Veamos ahora la segunda parábola. El reino de los cielos, dice Jesús, es la obra de Dios que actúa de manera silenciosa en la trama de la historia, hasta el punto de parecer una acción pequeña e invisible, como la de un minúsculo granito de mostaza. Pero, cuando este granito crece, «es más grande que todas las otras plantas del huerto y se convierte en un árbol, tanto así que los pájaros del cielo vienen a hacer nido entre sus ramas» (Mt 13, 32). También nuestra vida es así, hermanos y hermanas: venimos al mundo en la pequeñez, nos convertimos en adultos, después en ancianos; al principio somos una pequeña semilla, después nos alimentamos de esperanzas, realizamos proyectos y sueños, el más hermoso de los cuales es llegar a ser como ese árbol, que no vive para sí mismo, sino para dar sombra a quien lo desea y ofrecer un espacio a quien quiere construir el nido. Así que crecen juntos, en esta parábola, finalmente el viejo árbol y los pajaritos.

Pienso en los abuelos: qué hermosos son estos árboles frondosos, bajo los cuales los hijos y los nietos realizan sus propios “nidos”, aprenden el clima de casa y experimentan la ternura de un abrazo. Se trata de crecer juntos: el árbol exuberante y los pequeños que necesitan del nido, los abuelos con los hijos y los nietos, los ancianos con los más jóvenes. Hermanos y hermanas, necesitamos una nueva alianza entre jóvenes y ancianos, para que la savia de quien tiene a sus espaldas una larga experiencia de vida irrigue los brotes de esperanza de quien está creciendo. En este intercambio fecundo aprendemos la belleza de la vida, construimos una sociedad fraterna, y en la Iglesia permitimos el encuentro y el diálogo entre la tradición y las novedades del Espíritu.

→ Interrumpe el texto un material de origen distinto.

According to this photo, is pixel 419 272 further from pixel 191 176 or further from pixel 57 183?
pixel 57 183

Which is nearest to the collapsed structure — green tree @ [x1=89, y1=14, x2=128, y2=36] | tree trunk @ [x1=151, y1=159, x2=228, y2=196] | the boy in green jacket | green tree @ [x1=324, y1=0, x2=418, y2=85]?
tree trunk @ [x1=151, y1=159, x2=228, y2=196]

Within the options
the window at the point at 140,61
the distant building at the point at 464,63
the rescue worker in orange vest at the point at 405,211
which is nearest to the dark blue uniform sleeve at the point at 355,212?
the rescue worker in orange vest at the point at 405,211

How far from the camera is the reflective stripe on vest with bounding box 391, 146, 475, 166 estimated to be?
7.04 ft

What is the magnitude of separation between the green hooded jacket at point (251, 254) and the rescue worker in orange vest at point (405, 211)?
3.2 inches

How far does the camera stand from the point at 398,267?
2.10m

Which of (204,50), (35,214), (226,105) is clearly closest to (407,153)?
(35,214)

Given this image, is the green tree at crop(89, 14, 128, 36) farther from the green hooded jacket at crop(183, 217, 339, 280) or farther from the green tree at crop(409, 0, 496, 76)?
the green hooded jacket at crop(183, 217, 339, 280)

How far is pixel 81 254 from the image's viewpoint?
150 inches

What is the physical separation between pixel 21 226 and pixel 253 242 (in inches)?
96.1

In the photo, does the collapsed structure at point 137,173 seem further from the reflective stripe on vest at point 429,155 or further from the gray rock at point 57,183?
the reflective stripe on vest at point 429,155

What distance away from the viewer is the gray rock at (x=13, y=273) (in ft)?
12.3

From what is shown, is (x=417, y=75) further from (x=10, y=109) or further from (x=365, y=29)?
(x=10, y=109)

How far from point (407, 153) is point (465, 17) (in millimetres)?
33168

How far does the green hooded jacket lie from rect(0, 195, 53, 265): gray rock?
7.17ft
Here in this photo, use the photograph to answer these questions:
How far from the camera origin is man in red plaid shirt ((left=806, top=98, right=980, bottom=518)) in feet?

Finalmente, la tercera parábola, en la que crecen juntas la levadura y la harina (cf. Mt 13, 33). Esta mezcla hace crecer toda la masa. Jesús usa precisamente el verbo “mezclar”, que evoca ese arte que es «la mística de vivir juntos, de mezclarnos, de encontrarnos, de tomarnos de las manos», y de «salir de sí mismo para unirse a los demás» (Exhort. ap. Evangelii gaudium, 87). Esto vence los individualismos y los egoísmos, y nos ayuda a generar un mundo más humano y más fraterno. Así, hoy la Palabra de Dios es una llamada a vigilar para que en nuestras vidas y nuestras familias no marginemos a los más ancianos. Estemos atentos, para que nuestras ciudades aglomeradas no se conviertan en “concentrados de soledad”; que no suceda que la política, llamada a proveer a las necesidades de los más frágiles, se olvide precisamente de los ancianos, dejando que el mercado los relegue a “descartes improductivos”. Que no ocurra que, a fuerza de seguir a toda velocidad los mitos de la eficiencia y del rendimiento, nos volvamos incapaces de frenar para acompañar a los que les cuesta seguir el paso. Por favor, mezclémonos, crezcamos juntos.

Hermanos, hermanas, la Palabra divina nos invita a no separar, a no cerrarnos, a no pensar que podemos hacerlo solos, sino a crecer juntos. Escuchémonos, dialoguemos, sostengámonos mutuamente. No olvidemos a los abuelos y a los ancianos: por una caricia suya muchas veces hemos vuelto a levantarnos, hemos retomado el camino, nos hemos sentido amados, hemos sido sanados por dentro. Ellos se han sacrificado por nosotros y nosotros no podemos sacarlos de la agenda de nuestras prioridades. Hermanos y hermanas, crezcamos juntos, vayamos adelante juntos: que el Señor bendiga nuestro camino.